Short Stop served a lot of functions. In a room parallel to the counter were freezes to buy beer, the middle area housed shelves of convenience items, the back featured a local fried chicken fast food place, Chester Fried, and next to that were the movies and NES games. One of my favorite things about Short Stop is that if you were careful and knew what you wanted, you could position yourself on the top step that led to the beer freezers to see what boxes were behind the counter. If the game you were looking for was there, you tempered your expectations, but if it wasn’t, your heart raced as you moved as quickly to the back as possible to claim your prize.

Carbonear’s other major rental joint was Family Video, not to be confused with the chain in the United States, one of the largest local video stores in our area found on Water Street – there are a lot of Water Streets where we’re from. Upon entering, the video games were directly to your right next to a pair of coolers, but compared to Short Stop, Family Video wasn’t a place I went to often, at least not in the days of the NES. Family Video’s speciality was more so its vast selection of movies. To the left past the entrance was the section for the new releases and where that wall ended, a short set of stairs led to a room stuffed with a massive collection of VHS tapes from the ‘80’-s. Around the corner from the video games was an area dedicated to family films, mostly clam shell cased Disney films, and a door that I wasn’t allowed to enter until I got a little older.

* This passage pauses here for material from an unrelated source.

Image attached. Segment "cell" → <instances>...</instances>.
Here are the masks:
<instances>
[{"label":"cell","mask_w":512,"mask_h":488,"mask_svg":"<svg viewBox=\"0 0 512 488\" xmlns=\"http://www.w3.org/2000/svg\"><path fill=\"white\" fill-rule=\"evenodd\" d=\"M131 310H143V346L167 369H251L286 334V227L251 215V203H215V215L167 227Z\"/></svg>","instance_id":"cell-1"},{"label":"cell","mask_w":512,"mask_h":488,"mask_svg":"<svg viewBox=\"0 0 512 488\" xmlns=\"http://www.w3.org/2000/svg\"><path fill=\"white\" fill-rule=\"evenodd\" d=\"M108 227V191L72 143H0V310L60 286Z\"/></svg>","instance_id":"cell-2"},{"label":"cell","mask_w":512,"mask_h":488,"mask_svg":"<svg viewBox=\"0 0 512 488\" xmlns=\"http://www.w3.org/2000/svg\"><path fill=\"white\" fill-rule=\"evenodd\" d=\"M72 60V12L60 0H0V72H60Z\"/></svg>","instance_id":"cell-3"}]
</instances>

Where most of my Family Video nostalgia comes from is the summer of 2005 when I got to work there for a few months. Between semesters of university, I would come back to Harbour Grace, much to my dismay, and latched on to a temporary position to save as much money as I could for school. Mostly this meant working for the town, cutting grass, painting fences and helping out with other beautification projects, that was until I got what was my dream job, for the time anyway.

I’ve held a few jobs since graduating with a university degree, but none even come close to making me as fulfilled as I was working in that video store. Of course the pay wasn’t great, but what it lacked in salary it more than made up for with the joy I had coming to work each day. During that summer I actually hated having days off as there was nothing more that I wanted to do than work in the store. Movies and video games were things I knew, so it was easy to talk to people when they came in looking for recommendations or just to chat. In my downtime I would make sure that the new releases were placed alphabetically so people could easily find them, or reorganized the video games such that the ones with a mature rating were on the top shelf out of the hands of kids.

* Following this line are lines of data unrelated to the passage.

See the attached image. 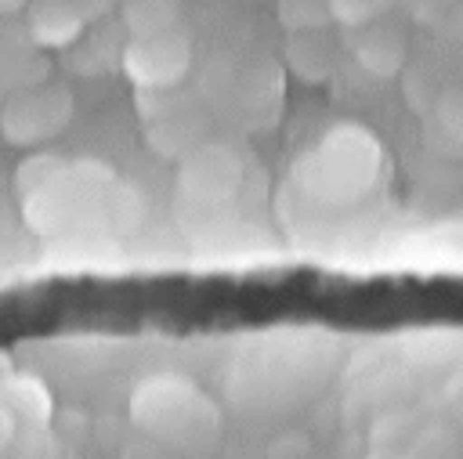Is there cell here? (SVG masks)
Returning <instances> with one entry per match:
<instances>
[{
    "mask_svg": "<svg viewBox=\"0 0 463 459\" xmlns=\"http://www.w3.org/2000/svg\"><path fill=\"white\" fill-rule=\"evenodd\" d=\"M25 0H0V11H14V7H22Z\"/></svg>",
    "mask_w": 463,
    "mask_h": 459,
    "instance_id": "10",
    "label": "cell"
},
{
    "mask_svg": "<svg viewBox=\"0 0 463 459\" xmlns=\"http://www.w3.org/2000/svg\"><path fill=\"white\" fill-rule=\"evenodd\" d=\"M69 119V94L65 90H29L14 98L4 112V134L18 145H36L61 130Z\"/></svg>",
    "mask_w": 463,
    "mask_h": 459,
    "instance_id": "4",
    "label": "cell"
},
{
    "mask_svg": "<svg viewBox=\"0 0 463 459\" xmlns=\"http://www.w3.org/2000/svg\"><path fill=\"white\" fill-rule=\"evenodd\" d=\"M29 29L40 43L47 47H61L69 40L80 36V14L69 7V4H58V0H47V4H36L33 14H29Z\"/></svg>",
    "mask_w": 463,
    "mask_h": 459,
    "instance_id": "6",
    "label": "cell"
},
{
    "mask_svg": "<svg viewBox=\"0 0 463 459\" xmlns=\"http://www.w3.org/2000/svg\"><path fill=\"white\" fill-rule=\"evenodd\" d=\"M358 58H362V65H369L373 72H394L398 61H402V47H398V40H394L391 33L380 29V43H376V36H369V43L358 47Z\"/></svg>",
    "mask_w": 463,
    "mask_h": 459,
    "instance_id": "9",
    "label": "cell"
},
{
    "mask_svg": "<svg viewBox=\"0 0 463 459\" xmlns=\"http://www.w3.org/2000/svg\"><path fill=\"white\" fill-rule=\"evenodd\" d=\"M0 405L11 412V419L33 423V426L47 423V416H51V398L36 379H11L0 390Z\"/></svg>",
    "mask_w": 463,
    "mask_h": 459,
    "instance_id": "7",
    "label": "cell"
},
{
    "mask_svg": "<svg viewBox=\"0 0 463 459\" xmlns=\"http://www.w3.org/2000/svg\"><path fill=\"white\" fill-rule=\"evenodd\" d=\"M181 184L195 199H224L239 184V159L221 148L195 152L181 170Z\"/></svg>",
    "mask_w": 463,
    "mask_h": 459,
    "instance_id": "5",
    "label": "cell"
},
{
    "mask_svg": "<svg viewBox=\"0 0 463 459\" xmlns=\"http://www.w3.org/2000/svg\"><path fill=\"white\" fill-rule=\"evenodd\" d=\"M130 412L137 426H148L159 437H184L217 423L213 405L177 376H152L148 383H141L130 398Z\"/></svg>",
    "mask_w": 463,
    "mask_h": 459,
    "instance_id": "2",
    "label": "cell"
},
{
    "mask_svg": "<svg viewBox=\"0 0 463 459\" xmlns=\"http://www.w3.org/2000/svg\"><path fill=\"white\" fill-rule=\"evenodd\" d=\"M380 173V141L362 126H336L307 159V184L333 202L358 199Z\"/></svg>",
    "mask_w": 463,
    "mask_h": 459,
    "instance_id": "1",
    "label": "cell"
},
{
    "mask_svg": "<svg viewBox=\"0 0 463 459\" xmlns=\"http://www.w3.org/2000/svg\"><path fill=\"white\" fill-rule=\"evenodd\" d=\"M174 18H177L174 0H130V7H127V22L134 29V40L174 33Z\"/></svg>",
    "mask_w": 463,
    "mask_h": 459,
    "instance_id": "8",
    "label": "cell"
},
{
    "mask_svg": "<svg viewBox=\"0 0 463 459\" xmlns=\"http://www.w3.org/2000/svg\"><path fill=\"white\" fill-rule=\"evenodd\" d=\"M127 72L134 83L141 87H170L184 76L188 69V43L174 33H163V36H137L130 47H127V58H123Z\"/></svg>",
    "mask_w": 463,
    "mask_h": 459,
    "instance_id": "3",
    "label": "cell"
}]
</instances>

It wasn’t much, but I loved every single second of it, even when the person who lived across the street was blasting Christmas songs in the months of July and August. A year later, I would meet one of the most important people to perhaps ever enter my life who had taken over my position as I had to attend university that summer. I broke the ice when I inserted myself into a conversation with a patron about a subject very near and dear to my heart: movies based on video games.